_EXERCISE TEXT_:
=== Begin Enclosure ===
Enter the commands to set up ROCm environment.

pip install --no-cache-dir https://repo.radeon.com/rocm/windows/rocm-rel-7.1.1/rocm_sdk_core-0.1.dev0-py3-none-win_amd64.whl
pip install --no-cache-dir https://repo.radeon.com/rocm/windows/rocm-rel-7.1.1/rocm_sdk_devel-0.1.dev0-py3-none-win_amd64.whl
pip install --no-cache-dir https://repo.radeon.com/rocm/windows/rocm-rel-7.1.1/rocm_sdk_libraries_custom-0.1.dev0-py3-none-win_amd64.whl
pip install --no-cache-dir https://repo.radeon.com/rocm/windows/rocm-rel-7.1.1/rocm-0.1.dev0.tar.gz

Install custom PyTorch packages in the created virtual environment. Enter the commands to install torch, torchvision and torchaudio for ROCm AMD GPU support.
=== End Enclosure ===
_WORK INSTRUCTION_:
Answer these questions about the ROCm setup text:
(a) What ROCm release number appears in the download URLs?
(b) Which pip option is used in every install command?
(c) Which three packages are the custom PyTorch packages to install?

(Dataset entries)
=== Begin Enclosure ===
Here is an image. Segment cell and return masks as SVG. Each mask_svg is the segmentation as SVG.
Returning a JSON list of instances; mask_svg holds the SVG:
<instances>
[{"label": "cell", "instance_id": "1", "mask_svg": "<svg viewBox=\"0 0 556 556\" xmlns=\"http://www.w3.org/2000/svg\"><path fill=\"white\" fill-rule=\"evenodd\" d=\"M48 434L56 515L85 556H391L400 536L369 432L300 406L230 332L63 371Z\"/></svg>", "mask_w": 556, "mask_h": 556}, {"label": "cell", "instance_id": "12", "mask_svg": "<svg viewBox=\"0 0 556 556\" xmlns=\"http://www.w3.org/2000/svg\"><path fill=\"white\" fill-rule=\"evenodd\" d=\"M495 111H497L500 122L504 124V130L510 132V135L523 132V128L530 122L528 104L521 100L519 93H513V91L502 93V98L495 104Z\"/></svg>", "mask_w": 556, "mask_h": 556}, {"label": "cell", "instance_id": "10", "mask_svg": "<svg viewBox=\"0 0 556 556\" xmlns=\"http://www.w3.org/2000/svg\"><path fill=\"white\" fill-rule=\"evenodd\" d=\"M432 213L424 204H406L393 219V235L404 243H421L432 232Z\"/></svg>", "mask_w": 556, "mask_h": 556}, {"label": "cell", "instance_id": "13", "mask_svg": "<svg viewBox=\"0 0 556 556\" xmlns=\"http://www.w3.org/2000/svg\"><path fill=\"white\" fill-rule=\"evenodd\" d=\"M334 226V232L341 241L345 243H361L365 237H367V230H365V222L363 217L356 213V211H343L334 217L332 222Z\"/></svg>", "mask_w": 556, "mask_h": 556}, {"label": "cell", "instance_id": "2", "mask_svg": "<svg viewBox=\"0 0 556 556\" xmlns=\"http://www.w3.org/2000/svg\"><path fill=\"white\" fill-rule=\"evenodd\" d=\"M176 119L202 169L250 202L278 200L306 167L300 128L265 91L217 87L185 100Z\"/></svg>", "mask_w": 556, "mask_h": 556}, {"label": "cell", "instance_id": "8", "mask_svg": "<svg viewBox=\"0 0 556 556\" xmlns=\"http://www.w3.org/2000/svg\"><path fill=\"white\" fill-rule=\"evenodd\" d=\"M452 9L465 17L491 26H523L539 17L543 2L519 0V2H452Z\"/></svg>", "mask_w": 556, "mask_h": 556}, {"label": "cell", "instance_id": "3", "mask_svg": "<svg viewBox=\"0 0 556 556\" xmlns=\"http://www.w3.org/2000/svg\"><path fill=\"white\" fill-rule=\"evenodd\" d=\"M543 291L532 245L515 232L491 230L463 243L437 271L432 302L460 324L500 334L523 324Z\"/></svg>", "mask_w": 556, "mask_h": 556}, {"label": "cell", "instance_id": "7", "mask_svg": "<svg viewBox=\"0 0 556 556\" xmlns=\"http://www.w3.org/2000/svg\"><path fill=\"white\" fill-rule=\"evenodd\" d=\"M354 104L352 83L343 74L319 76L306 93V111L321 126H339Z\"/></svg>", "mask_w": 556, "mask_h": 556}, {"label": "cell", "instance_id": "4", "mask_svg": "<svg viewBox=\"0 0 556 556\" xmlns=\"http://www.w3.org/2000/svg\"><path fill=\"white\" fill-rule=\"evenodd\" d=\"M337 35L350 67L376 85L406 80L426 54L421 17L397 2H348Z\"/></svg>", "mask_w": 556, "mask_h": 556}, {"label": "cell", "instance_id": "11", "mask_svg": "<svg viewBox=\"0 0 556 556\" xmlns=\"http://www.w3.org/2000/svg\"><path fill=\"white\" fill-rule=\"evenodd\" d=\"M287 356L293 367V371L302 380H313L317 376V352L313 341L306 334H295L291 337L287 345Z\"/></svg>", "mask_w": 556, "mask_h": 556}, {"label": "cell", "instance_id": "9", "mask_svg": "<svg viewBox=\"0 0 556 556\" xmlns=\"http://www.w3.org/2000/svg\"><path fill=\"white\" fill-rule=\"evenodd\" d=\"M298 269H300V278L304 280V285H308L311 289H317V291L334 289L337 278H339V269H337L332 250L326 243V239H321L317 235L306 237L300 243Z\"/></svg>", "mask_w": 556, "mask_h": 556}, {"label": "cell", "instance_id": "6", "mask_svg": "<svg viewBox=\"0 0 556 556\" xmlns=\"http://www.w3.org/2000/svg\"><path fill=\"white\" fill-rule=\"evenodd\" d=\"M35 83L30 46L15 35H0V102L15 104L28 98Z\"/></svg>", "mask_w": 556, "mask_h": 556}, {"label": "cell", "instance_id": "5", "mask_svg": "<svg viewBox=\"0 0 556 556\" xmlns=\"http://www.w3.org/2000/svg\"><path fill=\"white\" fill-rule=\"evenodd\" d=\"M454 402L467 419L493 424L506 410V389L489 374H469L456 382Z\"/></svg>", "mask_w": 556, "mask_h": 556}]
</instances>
=== End Enclosure ===
_SOLVED EXERCISE_:
(a) 7.1.1
(b) --no-cache-dir
(c) torch, torchvision and torchaudio